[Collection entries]
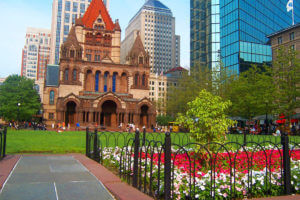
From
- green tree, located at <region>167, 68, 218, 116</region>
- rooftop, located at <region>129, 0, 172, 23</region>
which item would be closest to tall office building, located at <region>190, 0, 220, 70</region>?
green tree, located at <region>167, 68, 218, 116</region>

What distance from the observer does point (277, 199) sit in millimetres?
5090

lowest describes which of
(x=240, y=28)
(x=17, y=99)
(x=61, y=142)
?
(x=61, y=142)

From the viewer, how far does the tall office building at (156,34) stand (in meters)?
165

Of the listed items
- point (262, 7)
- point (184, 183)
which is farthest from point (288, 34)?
point (184, 183)

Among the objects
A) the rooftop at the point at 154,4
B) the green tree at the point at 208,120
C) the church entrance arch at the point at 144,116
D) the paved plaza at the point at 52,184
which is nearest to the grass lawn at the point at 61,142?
the green tree at the point at 208,120

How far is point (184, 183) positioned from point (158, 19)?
173 m

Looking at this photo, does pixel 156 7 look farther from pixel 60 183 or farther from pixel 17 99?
pixel 60 183

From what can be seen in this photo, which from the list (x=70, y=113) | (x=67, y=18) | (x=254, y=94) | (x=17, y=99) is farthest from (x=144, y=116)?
(x=67, y=18)

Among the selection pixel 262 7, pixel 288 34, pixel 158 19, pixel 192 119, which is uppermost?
pixel 158 19

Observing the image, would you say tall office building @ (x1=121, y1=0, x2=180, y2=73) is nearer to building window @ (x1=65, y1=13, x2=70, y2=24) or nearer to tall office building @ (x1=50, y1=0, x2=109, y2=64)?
tall office building @ (x1=50, y1=0, x2=109, y2=64)

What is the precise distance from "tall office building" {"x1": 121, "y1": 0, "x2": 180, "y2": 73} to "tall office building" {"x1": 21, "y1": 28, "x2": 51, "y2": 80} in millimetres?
51115

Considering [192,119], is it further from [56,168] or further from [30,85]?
[30,85]

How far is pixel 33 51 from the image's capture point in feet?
565

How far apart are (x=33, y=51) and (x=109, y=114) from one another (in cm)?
14144
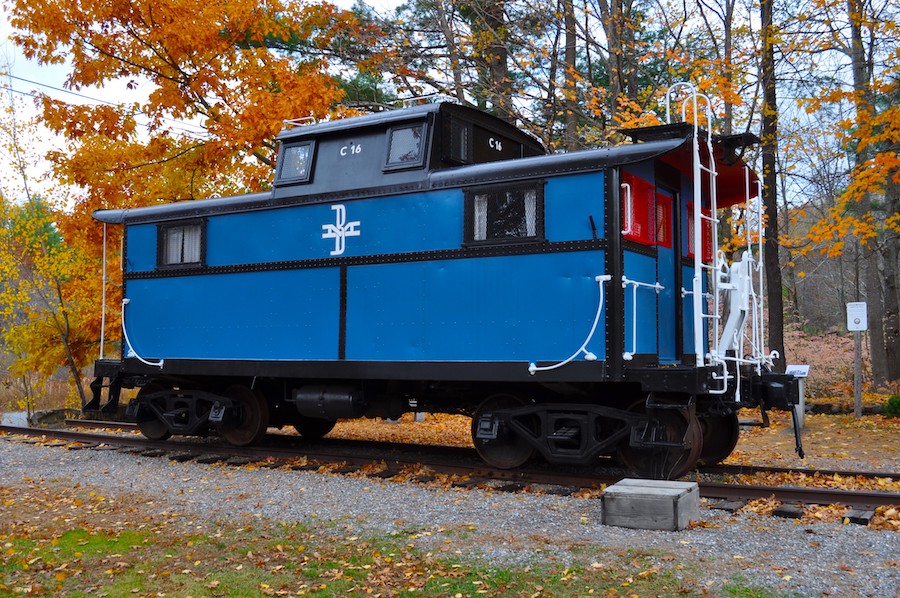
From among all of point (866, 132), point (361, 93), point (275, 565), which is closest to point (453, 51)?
point (361, 93)

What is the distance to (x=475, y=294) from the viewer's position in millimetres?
8414

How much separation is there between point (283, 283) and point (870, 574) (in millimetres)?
6903

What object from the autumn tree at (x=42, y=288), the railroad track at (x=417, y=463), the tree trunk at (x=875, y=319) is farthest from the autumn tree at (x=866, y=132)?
the autumn tree at (x=42, y=288)

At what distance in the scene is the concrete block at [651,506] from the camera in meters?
6.15

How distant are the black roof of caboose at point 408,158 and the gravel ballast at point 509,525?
3170 millimetres

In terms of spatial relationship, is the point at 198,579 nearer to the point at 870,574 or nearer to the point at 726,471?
the point at 870,574

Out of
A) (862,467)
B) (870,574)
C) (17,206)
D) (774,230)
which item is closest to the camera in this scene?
(870,574)

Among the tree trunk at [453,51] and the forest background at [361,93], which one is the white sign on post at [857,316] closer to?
the forest background at [361,93]

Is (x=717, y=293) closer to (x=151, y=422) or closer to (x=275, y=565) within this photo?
(x=275, y=565)

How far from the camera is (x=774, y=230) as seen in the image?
55.3ft

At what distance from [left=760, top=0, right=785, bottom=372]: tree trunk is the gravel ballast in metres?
9.69

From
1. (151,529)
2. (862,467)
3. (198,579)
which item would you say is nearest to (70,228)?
(151,529)

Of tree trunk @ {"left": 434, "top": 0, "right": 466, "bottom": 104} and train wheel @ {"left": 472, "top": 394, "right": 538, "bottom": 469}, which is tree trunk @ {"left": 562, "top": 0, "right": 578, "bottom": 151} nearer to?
tree trunk @ {"left": 434, "top": 0, "right": 466, "bottom": 104}

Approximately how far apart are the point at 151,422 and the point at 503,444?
550 centimetres
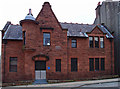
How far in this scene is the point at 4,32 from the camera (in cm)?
1850

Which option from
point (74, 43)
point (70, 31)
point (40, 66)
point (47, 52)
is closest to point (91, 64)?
point (74, 43)

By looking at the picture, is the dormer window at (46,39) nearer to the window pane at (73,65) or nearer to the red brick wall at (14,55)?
the red brick wall at (14,55)

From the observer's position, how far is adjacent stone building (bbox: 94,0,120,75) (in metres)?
21.5

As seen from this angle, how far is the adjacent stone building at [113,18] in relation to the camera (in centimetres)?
2153

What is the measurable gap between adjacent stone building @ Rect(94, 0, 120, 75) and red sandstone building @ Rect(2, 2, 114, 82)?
3453mm

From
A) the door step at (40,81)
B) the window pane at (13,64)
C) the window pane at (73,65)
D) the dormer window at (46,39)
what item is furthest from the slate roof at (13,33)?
the window pane at (73,65)

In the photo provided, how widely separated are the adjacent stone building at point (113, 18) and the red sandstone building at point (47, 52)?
3.45m

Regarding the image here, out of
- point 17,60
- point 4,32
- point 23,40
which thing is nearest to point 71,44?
point 23,40

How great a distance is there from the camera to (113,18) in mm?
22594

### Goal
Leaving all pictures aside, quote each record exactly.

### Exercise solution
From
- green tree, located at <region>167, 68, 218, 116</region>
- rooftop, located at <region>129, 0, 172, 23</region>
which item would be closest to tall office building, located at <region>190, 0, 220, 70</region>?
green tree, located at <region>167, 68, 218, 116</region>

What distance from the observer does point (277, 199) sit in millimetres?
5090

lowest describes which of
(x=240, y=28)
(x=17, y=99)
(x=61, y=142)
?
(x=61, y=142)

From the viewer, how far does the tall office building at (156,34) stand (in meters)?
165

Of the listed items
- point (262, 7)
- point (184, 183)
which is farthest from point (288, 34)?
point (184, 183)

Among the objects
A) the rooftop at the point at 154,4
B) the green tree at the point at 208,120
C) the church entrance arch at the point at 144,116
D) the paved plaza at the point at 52,184
which is nearest to the grass lawn at the point at 61,142?
the green tree at the point at 208,120

How far is point (184, 183) positioned from point (158, 19)?
173 m

Looking at this photo, does pixel 156 7 look farther from pixel 60 183 or farther from pixel 17 99?
pixel 60 183

From what can be seen in this photo, which from the list (x=70, y=113) | (x=67, y=18) | (x=254, y=94) | (x=17, y=99) is farthest from (x=144, y=116)?
(x=67, y=18)

Among the selection pixel 262 7, pixel 288 34, pixel 158 19, pixel 192 119, which is uppermost?
pixel 158 19

Observing the image, would you say tall office building @ (x1=121, y1=0, x2=180, y2=73) is nearer to building window @ (x1=65, y1=13, x2=70, y2=24) or nearer to tall office building @ (x1=50, y1=0, x2=109, y2=64)?
tall office building @ (x1=50, y1=0, x2=109, y2=64)

What is the precise distance from "tall office building" {"x1": 121, "y1": 0, "x2": 180, "y2": 73} to "tall office building" {"x1": 21, "y1": 28, "x2": 51, "y2": 80} in millimetres?
51115

Considering [192,119], is it further from [56,168] or further from [30,85]?
[30,85]

How far is pixel 33 51 from the image's capture point in feet?
565

How far apart are (x=33, y=51) and (x=109, y=114) from one another (in cm)?
14144
From among all of point (866, 132), point (361, 93), point (275, 565), which is closest to point (453, 51)?
point (361, 93)

What is the distance to (x=475, y=294) from the viewer's position in millimetres?
8414

How much separation is there between point (283, 283) and point (870, 574) (in millimetres)?
6903

What object from the autumn tree at (x=42, y=288), the railroad track at (x=417, y=463), the tree trunk at (x=875, y=319) is farthest from the autumn tree at (x=866, y=132)?
the autumn tree at (x=42, y=288)

At what distance in the scene is the concrete block at [651,506] from the camera in meters?
6.15

How distant are the black roof of caboose at point 408,158 and the gravel ballast at point 509,525?
3170 millimetres

In terms of spatial relationship, is the point at 198,579 nearer to the point at 870,574 or nearer to the point at 726,471?
the point at 870,574

Out of
A) (862,467)
B) (870,574)
C) (17,206)
D) (774,230)
which item is closest to the camera in this scene?
(870,574)

Among the tree trunk at [453,51] and the forest background at [361,93], which one is the white sign on post at [857,316] closer to?
the forest background at [361,93]

Is (x=717, y=293) closer to (x=151, y=422) or closer to (x=275, y=565) within this photo?
(x=275, y=565)

How far from the camera is (x=774, y=230) as seen in the image?
55.3ft

At what distance from [left=760, top=0, right=785, bottom=372]: tree trunk is the gravel ballast in metres?
9.69

From
1. (151,529)
2. (862,467)
3. (198,579)
which item would you say is nearest to (70,228)?
(151,529)

Of tree trunk @ {"left": 434, "top": 0, "right": 466, "bottom": 104} and train wheel @ {"left": 472, "top": 394, "right": 538, "bottom": 469}, which is tree trunk @ {"left": 562, "top": 0, "right": 578, "bottom": 151} nearer to?
tree trunk @ {"left": 434, "top": 0, "right": 466, "bottom": 104}

Approximately how far apart are the point at 151,422 and the point at 503,444?
550 centimetres
How far in this scene is the point at 4,32 from the camera (in cm)?
1850

Which option from
point (74, 43)
point (70, 31)
point (40, 66)
point (47, 52)
is closest to point (91, 64)?
point (74, 43)

By looking at the picture, is the dormer window at (46,39) nearer to the window pane at (73,65) or nearer to the red brick wall at (14,55)?
the red brick wall at (14,55)

From the observer's position, how far is adjacent stone building (bbox: 94,0,120,75) (in metres)?
21.5

As seen from this angle, how far is the adjacent stone building at [113,18] in relation to the camera (in centimetres)?
2153

What is the measurable gap between adjacent stone building @ Rect(94, 0, 120, 75) and red sandstone building @ Rect(2, 2, 114, 82)?
3453mm

From
A) the door step at (40,81)
B) the window pane at (13,64)
C) the window pane at (73,65)
D) the dormer window at (46,39)
what item is furthest from the slate roof at (13,33)?
the window pane at (73,65)

In the photo provided, how widely separated are the adjacent stone building at point (113, 18) and the red sandstone building at point (47, 52)?
3.45m

Regarding the image here, out of
- point 17,60
- point 4,32
- point 23,40
which thing is nearest to point 71,44?
point 23,40

How great a distance is there from the camera to (113,18) in mm?
22594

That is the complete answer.